The Answer Is Yes was composed by Irglová as a signal song for the entire tour and for the reunion of The Swell Season. Glen sings the second voice to Markéta, and throughout the concert they take turns as authors and singers and sing each other's second or accompanying voices. The music video for the song, shot in the home studio of Markéta's husband in Iceland, where Glen came with his newlywed and little son for a few days of work, but they prolonged their stay to two weeks, is also telling.

If the initial success of Hansard and Irglová was also supported by their real-life romantic relationship, then their current mutual chemistry is equally believable. They are ex-partners who have healed their wounds from a breakup and manage and want to get along amicably, cooperate and even support each other. In addition to the originality of the creative expression and the depth of the lyrical message, it is crucial for singer-songwrites to make their audience believe that what and how they sing is not just an industrial calculation. I trust these two.

Hansard is a great rocker, whose performance of his own and borrowed works ignites him until he catches fire on stage with a bright flame. In the Orpheum Theatre, he demonstrated it best in his cult song When Your Mind's Made Up or, at the end, with boyish joy in a cover version of early metal ACDC song.

Strong moments were also his emotional performance of his song The Moon, of the Frames classic called Fitzcarraldo, or a stylish reminder of his busker beginnings when he performed the song Say It to Me Now solo without microphones.

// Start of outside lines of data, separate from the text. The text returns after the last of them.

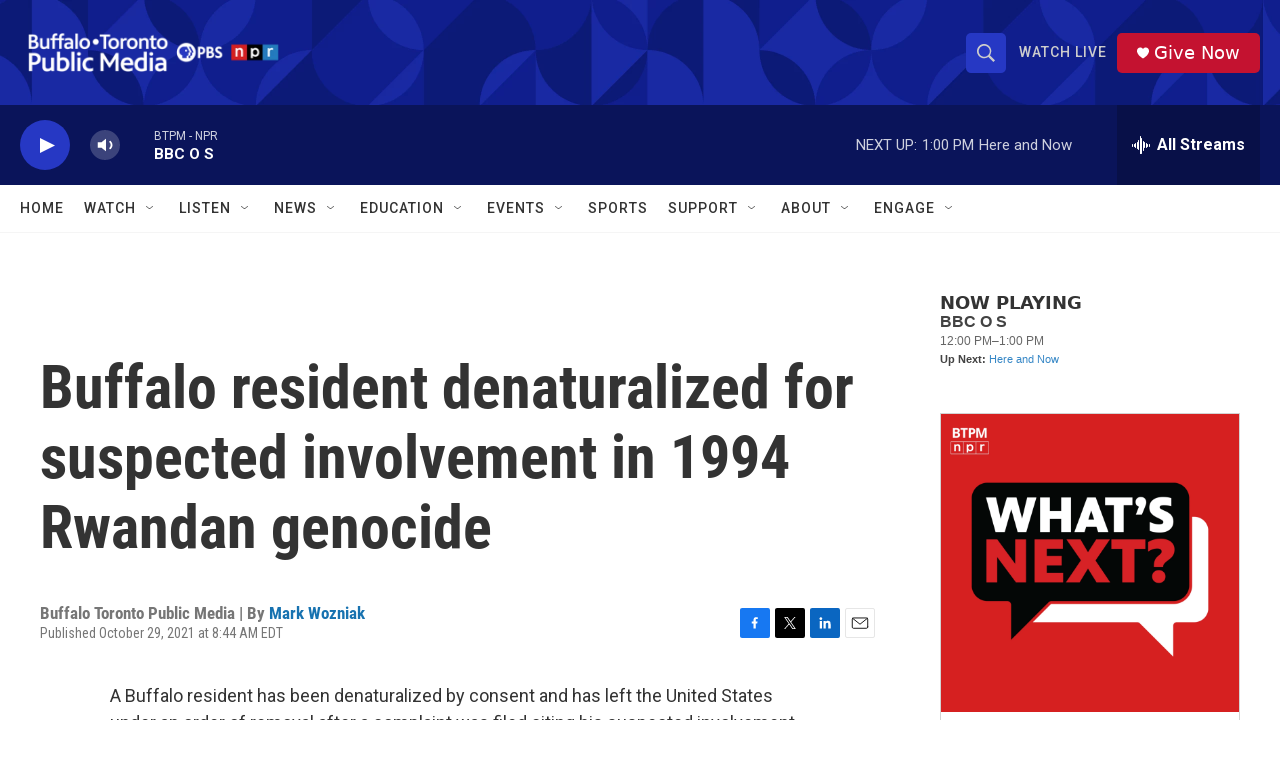

--- FILE ---
content_type: text/html; charset=utf-8
request_url: https://www.google.com/recaptcha/api2/aframe
body_size: 181
content:
<!DOCTYPE HTML><html><head><meta http-equiv="content-type" content="text/html; charset=UTF-8"></head><body><script nonce="mxmPQhc1eT0gBQkopWTimA">/** Anti-fraud and anti-abuse applications only. See google.com/recaptcha */ try{var clients={'sodar':'https://pagead2.googlesyndication.com/pagead/sodar?'};window.addEventListener("message",function(a){try{if(a.source===window.parent){var b=JSON.parse(a.data);var c=clients[b['id']];if(c){var d=document.createElement('img');d.src=c+b['params']+'&rc='+(localStorage.getItem("rc::a")?sessionStorage.getItem("rc::b"):"");window.document.body.appendChild(d);sessionStorage.setItem("rc::e",parseInt(sessionStorage.getItem("rc::e")||0)+1);localStorage.setItem("rc::h",'1769102019322');}}}catch(b){}});window.parent.postMessage("_grecaptcha_ready", "*");}catch(b){}</script></body></html>

--- FILE ---
content_type: text/javascript; charset=utf-8
request_url: https://api.composer.nprstations.org/v1/widget/5187ee74e1c8443f998a43cf/now?bust=124877933&callback=jQuery17208996685164505702_1769102017639&format=jsonp&date=2026-01-22&times=true&_=1769102018077
body_size: 272
content:
/**/ typeof jQuery17208996685164505702_1769102017639 === 'function' && jQuery17208996685164505702_1769102017639("<!--NOW PLAYING WIDGET --><div class=\"whatson-block\"><div class=\"whatson-program\"><div class=\"whatson-programName\">BBC O S</div><span>12:00 PM&#8211;1:00 PM</span></div><p><b>Up Next: </b><a href=\"http://hereandnow.wbur.org/\" target=\"_blank\">Here and Now</a></p></div>");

Irglová surprised most of the audience with a selection from her extensive songwriting, including a touching song I Leave Everything To You she had written during this American tour. She also impressed with how she moved against the original The Swell Season in terms of authorship and singing expression.

One of her oldest songs, If You Want Me, gained a new meaning with the author's gradually acquired insight and experience. Irglová herself briefly commented that the song evolved with her as she transformed from a girl to a woman. Her highlight of the evening for me was My Roots Go Deep, a song about building confidence and self-awareness: "I'm a tall and strong tree, I can weather any storm".

Together, Hansard and Irglová sung a thunderously applauded cover of Van Morrison's most famous song Into the Mystic. Guest Olivia Vedder reminded that she is her Father's Daughter (Eddie Vedder´s) by the song of the same name. The expected highlight for everyone was the brilliantly performed Oscar-winning Falling Slowly. For the last five songs, the audience got up from the theater seats and enthusiastically enjoyed the finale of a successful evening.

This year's American tour of Irglová and Hansard was exceptional in the context of Czech popular music. Jan Hammer achieved a similar, albeit sole, success in the USA, when his electro-rock soundtrack for the TV series Miami Vice Theme reached number one on the Billboard Hot 100 chart in 1985.

In the first era of The Swell Season, only one singer-songwriter came close to Irglová's fame in the USA: Czech-Australian Lenka (real name Lenka Křipáč) with her hits The Show and Everything at Once, which was known to every user of the new Windows 8. Current indie pop star Caroline Polachek has Slovak roots.

Markéta Irglová is Ester Ledecká of Czech pop music. She is the first Czech artist to sell out and continue to sell out prestigious concert halls during a several-week tour across the US and Europe without following the usual path to domestic success.